Thursday, December 2, 2010

The Importance of Play

Adults who watch children at play think of it as having fun, goofing off or getting rid of extra energy. Yet play is actually how children learn and is essential to their healthy cognitive, social and physical development.

Play stimulates every aspect of a child’s development. Motor skills such as walking, kicking, or skipping are strengthened by sliding and running, by jumping rope, or playing ball. Children develop their fine motor skills and hand eye coordination with art work such as finger painting and coloring.

They build their thinking skills with games that require strategy and planning to reach a goal, making choices, or solving problems such as board games, puzzles, and models.
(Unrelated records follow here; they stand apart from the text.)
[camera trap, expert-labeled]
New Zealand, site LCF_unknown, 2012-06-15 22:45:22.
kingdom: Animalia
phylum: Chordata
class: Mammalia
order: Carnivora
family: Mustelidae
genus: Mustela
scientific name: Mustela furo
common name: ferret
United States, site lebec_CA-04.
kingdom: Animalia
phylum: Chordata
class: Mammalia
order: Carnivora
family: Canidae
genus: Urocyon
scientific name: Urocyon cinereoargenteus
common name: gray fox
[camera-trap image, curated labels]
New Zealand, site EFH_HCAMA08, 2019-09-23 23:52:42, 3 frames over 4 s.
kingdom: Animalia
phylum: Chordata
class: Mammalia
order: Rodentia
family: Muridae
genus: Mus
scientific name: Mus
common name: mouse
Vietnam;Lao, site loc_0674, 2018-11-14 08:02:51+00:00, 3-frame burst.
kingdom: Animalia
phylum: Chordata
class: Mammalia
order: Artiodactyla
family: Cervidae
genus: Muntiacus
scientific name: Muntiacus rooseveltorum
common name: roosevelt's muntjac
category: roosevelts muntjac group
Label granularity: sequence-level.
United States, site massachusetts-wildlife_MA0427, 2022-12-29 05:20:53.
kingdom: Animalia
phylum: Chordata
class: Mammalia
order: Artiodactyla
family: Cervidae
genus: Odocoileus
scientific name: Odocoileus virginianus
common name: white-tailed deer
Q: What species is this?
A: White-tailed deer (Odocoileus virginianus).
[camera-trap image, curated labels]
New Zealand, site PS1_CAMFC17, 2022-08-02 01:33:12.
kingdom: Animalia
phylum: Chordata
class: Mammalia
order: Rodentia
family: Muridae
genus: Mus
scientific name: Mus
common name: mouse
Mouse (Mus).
Even making mud pies teaches children about measuring and mixing.

Playing with other children also helps youngsters develop social and interpersonal skills as they take turns, share their toys, and work as a team. Plus, they have the added benefit of the sheer joy of being with a friend. Play helps children develop confidence as they learn new things. What parent can forget a child’s look of pride as he or she finally masters a task?

Playing with your child can also build your relationship as you both enjoy each other’s company and have fun together. As adults, we often forget that we, too, still have permission to play. Play is what childhood is all about, so give children reasonable freedom to explore, provide interesting play things and play together often. So go ahead, get that Cootie game out, put your skates on, or play ball with your kids today.